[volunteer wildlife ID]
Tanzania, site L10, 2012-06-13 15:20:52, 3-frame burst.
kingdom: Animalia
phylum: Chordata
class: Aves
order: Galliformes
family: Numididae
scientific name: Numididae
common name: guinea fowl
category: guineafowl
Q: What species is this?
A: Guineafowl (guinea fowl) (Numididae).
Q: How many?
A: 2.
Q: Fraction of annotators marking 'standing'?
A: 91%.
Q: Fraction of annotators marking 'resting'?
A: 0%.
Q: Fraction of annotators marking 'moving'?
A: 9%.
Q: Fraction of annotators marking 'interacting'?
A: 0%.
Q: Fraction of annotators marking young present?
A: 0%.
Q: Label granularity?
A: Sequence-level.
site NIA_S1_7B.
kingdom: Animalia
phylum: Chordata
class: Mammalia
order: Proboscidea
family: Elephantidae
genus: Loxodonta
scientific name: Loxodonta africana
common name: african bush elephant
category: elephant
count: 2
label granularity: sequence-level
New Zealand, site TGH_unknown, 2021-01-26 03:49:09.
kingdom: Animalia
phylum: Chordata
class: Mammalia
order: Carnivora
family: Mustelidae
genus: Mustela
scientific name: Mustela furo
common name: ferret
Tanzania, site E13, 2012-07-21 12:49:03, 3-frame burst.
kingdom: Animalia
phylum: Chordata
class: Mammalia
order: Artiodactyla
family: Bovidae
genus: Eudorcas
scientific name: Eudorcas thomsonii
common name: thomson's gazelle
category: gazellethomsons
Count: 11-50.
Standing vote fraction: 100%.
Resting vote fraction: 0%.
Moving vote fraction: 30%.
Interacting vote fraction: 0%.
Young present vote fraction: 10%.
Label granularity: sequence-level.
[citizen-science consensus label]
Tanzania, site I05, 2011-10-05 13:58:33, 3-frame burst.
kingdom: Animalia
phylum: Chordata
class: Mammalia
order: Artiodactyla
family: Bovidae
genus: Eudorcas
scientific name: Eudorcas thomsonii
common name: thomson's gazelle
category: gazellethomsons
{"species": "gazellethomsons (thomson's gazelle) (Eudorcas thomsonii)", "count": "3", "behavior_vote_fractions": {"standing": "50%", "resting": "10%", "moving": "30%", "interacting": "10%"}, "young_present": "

=====

Copy all records verbatim.

**WORKED SOLUTION:**
[volunteer wildlife ID]
Tanzania, site L10, 2012-06-13 15:20:52, 3-frame burst.
kingdom: Animalia
phylum: Chordata
class: Aves
order: Galliformes
family: Numididae
scientific name: Numididae
common name: guinea fowl
category: guineafowl
Q: What species is this?
A: Guineafowl (guinea fowl) (Numididae).
Q: How many?
A: 2.
Q: Fraction of annotators marking 'standing'?
A: 91%.
Q: Fraction of annotators marking 'resting'?
A: 0%.
Q: Fraction of annotators marking 'moving'?
A: 9%.
Q: Fraction of annotators marking 'interacting'?
A: 0%.
Q: Fraction of annotators marking young present?
A: 0%.
Q: Label granularity?
A: Sequence-level.
site NIA_S1_7B.
kingdom: Animalia
phylum: Chordata
class: Mammalia
order: Proboscidea
family: Elephantidae
genus: Loxodonta
scientific name: Loxodonta africana
common name: african bush elephant
category: elephant
count: 2
label granularity: sequence-level
New Zealand, site TGH_unknown, 2021-01-26 03:49:09.
kingdom: Animalia
phylum: Chordata
class: Mammalia
order: Carnivora
family: Mustelidae
genus: Mustela
scientific name: Mustela furo
common name: ferret
Tanzania, site E13, 2012-07-21 12:49:03, 3-frame burst.
kingdom: Animalia
phylum: Chordata
class: Mammalia
order: Artiodactyla
family: Bovidae
genus: Eudorcas
scientific name: Eudorcas thomsonii
common name: thomson's gazelle
category: gazellethomsons
Count: 11-50.
Standing vote fraction: 100%.
Resting vote fraction: 0%.
Moving vote fraction: 30%.
Interacting vote fraction: 0%.
Young present vote fraction: 10%.
Label granularity: sequence-level.
[citizen-science consensus label]
Tanzania, site I05, 2011-10-05 13:58:33, 3-frame burst.
kingdom: Animalia
phylum: Chordata
class: Mammalia
order: Artiodactyla
family: Bovidae
genus: Eudorcas
scientific name: Eudorcas thomsonii
common name: thomson's gazelle
category: gazellethomsons
{"species": "gazellethomsons (thomson's gazelle) (Eudorcas thomsonii)", "count": "3", "behavior_vote_fractions": {"standing": "50%", "resting": "10%", "moving": "30%", "interacting": "10%"}, "young_present": "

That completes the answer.